If you have written a custom action or a custom rail, the patterns above still
apply: bind a `FakeLLMModel` so the action's LLM calls are deterministic, then
assert on the side effects (events emitted, generated responses, custom
logging, etc.). For deeper extensibility hooks, see the
[Python API reference](/run-guardrailed-inference/using-python-apis) and the
[custom initialization topics](/configure-guardrails/custom-initialization) for examples.

## Tips

* Keep response lists short and meaningful. Each entry should correspond to
  a specific LLM call your test expects to make.
* Use `RailsConfig.from_content` for tiny inline configs. It keeps the test
  readable and avoids touching the filesystem.
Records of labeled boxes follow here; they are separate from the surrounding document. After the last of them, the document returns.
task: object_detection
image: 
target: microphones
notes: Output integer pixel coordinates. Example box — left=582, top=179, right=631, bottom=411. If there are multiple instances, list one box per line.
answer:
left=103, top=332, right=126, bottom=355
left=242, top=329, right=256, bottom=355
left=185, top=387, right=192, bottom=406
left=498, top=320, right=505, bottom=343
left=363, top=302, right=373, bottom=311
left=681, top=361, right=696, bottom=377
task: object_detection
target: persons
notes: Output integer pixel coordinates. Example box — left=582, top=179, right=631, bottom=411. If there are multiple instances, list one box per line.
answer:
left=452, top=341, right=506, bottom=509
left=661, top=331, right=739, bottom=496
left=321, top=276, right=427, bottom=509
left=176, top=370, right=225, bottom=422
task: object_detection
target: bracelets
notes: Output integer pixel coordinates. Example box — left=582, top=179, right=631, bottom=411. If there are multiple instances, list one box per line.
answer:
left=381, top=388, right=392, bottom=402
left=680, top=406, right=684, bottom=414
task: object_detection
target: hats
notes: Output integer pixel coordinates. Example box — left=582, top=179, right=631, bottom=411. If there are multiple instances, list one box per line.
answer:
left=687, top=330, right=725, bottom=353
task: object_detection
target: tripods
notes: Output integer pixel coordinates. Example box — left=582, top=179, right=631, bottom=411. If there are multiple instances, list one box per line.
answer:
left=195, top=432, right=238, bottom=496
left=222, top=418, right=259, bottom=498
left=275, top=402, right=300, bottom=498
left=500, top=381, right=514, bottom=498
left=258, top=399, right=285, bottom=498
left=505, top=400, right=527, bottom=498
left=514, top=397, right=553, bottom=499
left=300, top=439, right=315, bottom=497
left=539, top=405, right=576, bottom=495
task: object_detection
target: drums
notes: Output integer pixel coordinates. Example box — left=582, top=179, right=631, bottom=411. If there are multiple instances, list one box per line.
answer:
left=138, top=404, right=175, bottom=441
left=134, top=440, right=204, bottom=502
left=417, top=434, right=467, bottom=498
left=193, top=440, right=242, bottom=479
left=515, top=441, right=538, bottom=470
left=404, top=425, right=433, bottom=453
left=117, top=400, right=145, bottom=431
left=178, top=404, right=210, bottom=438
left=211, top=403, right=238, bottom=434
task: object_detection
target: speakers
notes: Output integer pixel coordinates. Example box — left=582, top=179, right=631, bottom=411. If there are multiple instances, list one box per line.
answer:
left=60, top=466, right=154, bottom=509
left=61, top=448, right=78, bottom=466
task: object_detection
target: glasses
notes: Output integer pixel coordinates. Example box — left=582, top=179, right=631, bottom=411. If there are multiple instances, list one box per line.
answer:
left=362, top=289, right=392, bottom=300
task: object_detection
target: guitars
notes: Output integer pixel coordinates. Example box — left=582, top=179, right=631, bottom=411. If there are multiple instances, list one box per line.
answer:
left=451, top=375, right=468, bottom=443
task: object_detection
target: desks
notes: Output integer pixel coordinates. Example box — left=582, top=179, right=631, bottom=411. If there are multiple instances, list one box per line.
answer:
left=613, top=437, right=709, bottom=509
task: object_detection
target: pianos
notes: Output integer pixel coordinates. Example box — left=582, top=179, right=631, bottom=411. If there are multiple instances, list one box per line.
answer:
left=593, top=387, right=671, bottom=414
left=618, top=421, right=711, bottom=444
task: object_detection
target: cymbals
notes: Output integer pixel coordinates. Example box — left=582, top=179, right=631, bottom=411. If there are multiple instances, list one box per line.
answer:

* Combine `FakeLLMModel` with the `chat.app.explain()` method to assert on
  the prompts that were sent. This catches regressions where a refactor
  silently drops an instruction.
* Treat the response list as a contract. If a test consumes more responses
  than you provided, that is a real bug, not noise: investigate whether a
  flow looped or a prompt template now emits an extra call.